* Text:
■ ■ ■ ■
Here are five industry trends we see happening for 2017. We’ve added two brief bonus trends at the end of the article.

1. Business analysis as a focal point for scaling Agile

Many organizations are delighted with the results produced on Agile projects, but are struggling with its application on large, complex projects, as well as its adoption enterprise-wide. Many of the discussions focus on which Agile framework works best for scaling Agile. Some of the common frameworks often discussed are scrum of scrums, Scaled Agile Framework (SAFe), Large Scale Scrum (LeSS), and Nexus.

  • Large, complex projects. While there is a great deal of contention about which framework is “best,” there seems to be an agreement that there is a need for coordination, integration, and communication among Agile teams related to the solution being developed. Regardless of the title of the person doing this work, it is business analysis work. And it’s work that has always been needed on large, integrated projects—the coordination of dependencies, security, business and technical impacts, and version control.
  • Enterprise-wide Agile. Many large organizations have adopted Agile in a hodgepodge of ways, and these different areas have become quite fond of doing Agile “their” way. Adopting Agile across the enterprise will require skills of people not only familiar with Agile, but also with understanding the Agile current state and working with stakeholders to reach consensus on a unified future Agile state. This will involve being able to influence, resolve conflict, and to think both creatively and critically—skills well suited to experienced BAs.

2. Digital Transformation: Profound Change for Business Analysis…or is it?

The “digital transformation” movement means we must change the way we handle business analysis and requirements. Or does it? Consider two trends commonly mentioned today.

  • Cloud Computing. Security is a bigger concern when storing data in the cloud than if it is on-site under “lock and key.” Considerations for recovering data must be employed over and above normal backup and restore. Access rights are also more complicated than with traditional applications.
  • Mobile apps. Mobile applications provide data for sensitive banking, investment, or insurance applications. Security is a bigger concern on mobile devices given they are, well, mobile. It is much easier for a thief to access a bank account from a mobile device than a desktop. Modern apps need to have “mobile responsive” features and usability.

What we conclude is that these two technical trends will continue to affect business analysis. The trend, though, is not so much with functional requirements as it is with non-functional requirements (NFRs). The two examples above feature important NFRs including security, accessibility, recoverability, and usability, including user experience. NFRs are traditional aspects of business analysis, and any profound effect on it is that we will need to pay even greater attention to them with digital transformation.
■ ■ ■ ■
* Data extract:
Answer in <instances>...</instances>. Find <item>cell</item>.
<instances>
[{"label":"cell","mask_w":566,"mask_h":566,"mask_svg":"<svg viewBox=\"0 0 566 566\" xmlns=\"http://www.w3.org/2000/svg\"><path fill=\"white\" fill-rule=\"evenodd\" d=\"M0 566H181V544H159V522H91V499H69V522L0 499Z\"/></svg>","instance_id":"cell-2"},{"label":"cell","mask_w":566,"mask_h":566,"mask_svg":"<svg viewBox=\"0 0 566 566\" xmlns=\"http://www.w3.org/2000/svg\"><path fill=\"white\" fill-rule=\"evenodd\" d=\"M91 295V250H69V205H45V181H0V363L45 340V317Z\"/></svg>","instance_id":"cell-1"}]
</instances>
■ ■ ■ ■
* Your task: Reproduce verbatim the passage of the business analysis trends text that starts with the words "What we conclude" and ends with "with digital transformation.".

* Reply:
What we conclude is that these two technical trends will continue to affect business analysis. The trend, though, is not so much with functional requirements as it is with non-functional requirements (NFRs). The two examples above feature important NFRs including security, accessibility, recoverability, and usability, including user experience. NFRs are traditional aspects of business analysis, and any profound effect on it is that we will need to pay even greater attention to them with digital transformation.